Fakat bu meslekte bu hareketliliği, bu heyecanı dizginlememek bir avantaj diye düşünüyorum…
Aslında bu hareketlilik bazen avantaj bazen dezavantaj olabiliyor mesela bazen bir hareket yapmadan önce bir durup yutkunmak gerekiyor. Bir durup soluklanmadan bir şey yapınca yanlış hareket etmiş oluyoruz.
2020'nin sonu 2021'in ilk ayları senin için şanslı bir dönem oluyor diye düşünüyor musun?
I·nşallah hepimiz için çok iyi ve çok şanslı geçer yeni yıl.
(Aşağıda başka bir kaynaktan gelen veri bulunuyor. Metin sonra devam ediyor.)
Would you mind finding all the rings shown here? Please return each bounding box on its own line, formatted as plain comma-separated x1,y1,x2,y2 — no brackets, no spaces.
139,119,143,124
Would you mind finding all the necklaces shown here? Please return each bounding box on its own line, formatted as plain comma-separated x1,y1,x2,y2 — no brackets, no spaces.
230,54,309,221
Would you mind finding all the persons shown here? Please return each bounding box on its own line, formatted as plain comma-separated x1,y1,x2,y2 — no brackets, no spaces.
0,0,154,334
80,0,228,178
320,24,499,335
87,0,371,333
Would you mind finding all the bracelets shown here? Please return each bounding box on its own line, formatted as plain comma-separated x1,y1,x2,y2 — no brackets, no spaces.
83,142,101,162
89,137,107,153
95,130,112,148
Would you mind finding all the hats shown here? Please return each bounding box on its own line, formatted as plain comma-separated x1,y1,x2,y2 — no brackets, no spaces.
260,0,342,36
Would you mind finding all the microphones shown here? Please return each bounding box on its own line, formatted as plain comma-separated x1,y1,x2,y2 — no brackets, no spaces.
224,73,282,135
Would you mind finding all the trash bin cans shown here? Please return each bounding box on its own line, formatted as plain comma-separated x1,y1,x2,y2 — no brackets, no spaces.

Biliyorsunuz 2020 hepimiz için çok sancılı bir yıldı. İnşallah 2021'de bir önceki yılda yaşadığımız hiçbir talihsizliği yaşamayız. Umarım çok güzel bir yıl bizi bekliyordur özgürlüklerle dolu bir yıl olmasını dilerim.
“Köklerine bağlı özgür bir adamım”
Hazır herkese özgürlük dilemişken, senin bağımsızlığına düşkün iflah olmaz bir özgür ruh olduğunu da söyleyebilir miyiz?
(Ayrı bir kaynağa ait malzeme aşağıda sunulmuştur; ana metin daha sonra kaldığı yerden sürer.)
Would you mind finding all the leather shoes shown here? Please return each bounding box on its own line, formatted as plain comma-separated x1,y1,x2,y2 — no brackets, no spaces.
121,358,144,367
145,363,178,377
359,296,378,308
Evet aynen benim için öyle söyleyebilirsin özgür ruhlu biriyim. Bir yandan da köklerine çok bağlıyımdır. Benim için köklerine bağlı özgür adam demek daha doğru olur.
Geriye dönüp baktığımızda her şeyi bırakıp 17 yaşında yurt dışına gidip bir daha geri dönmem diye düşünen bir profil varken şuan bu noktaya nasıl geldin?
Evet öyleydi 17 yaşında ilk yurt dışına gittiğimde bir daha Türkiye'ye dönmem, hayatımı yurtdışında sürdürürüm diye düşünüyordum. Ama 2011 yılında Tomris Giritlioğlu'nun bana ulaşması ve beni bir dizi için Türkiye'ye çağırması ile bu fikrim tamamen değişti.
Nasıl gelişti bu süreç?
Yurt dışında modellik yapıyordun. Modelliğini dışında çektiğim bazı reklam filmleri vardı dünyanın dört bir yanında yayınlanıyordu. Çağdaş Ertuna'nın bu reklamları görmesinden ve beni köşesinde yazmasından sonra Tomris Giritlioğlu beni görüyor ve bana ulaşıyor. Beni arayıp bir teklifi olduğunu söylüyor. "Hadi Can Türkiye'ye dön artık. Bir dönem dizisinde sana başrol vereceğiz" dediler. Avşar filmin yapımcılığını yaptığı ‘Her şeye rağmen’ adlı bir diziydi. Böyle bir tekliften sonra bende Türkiye'ye geldim, geliş o geliş...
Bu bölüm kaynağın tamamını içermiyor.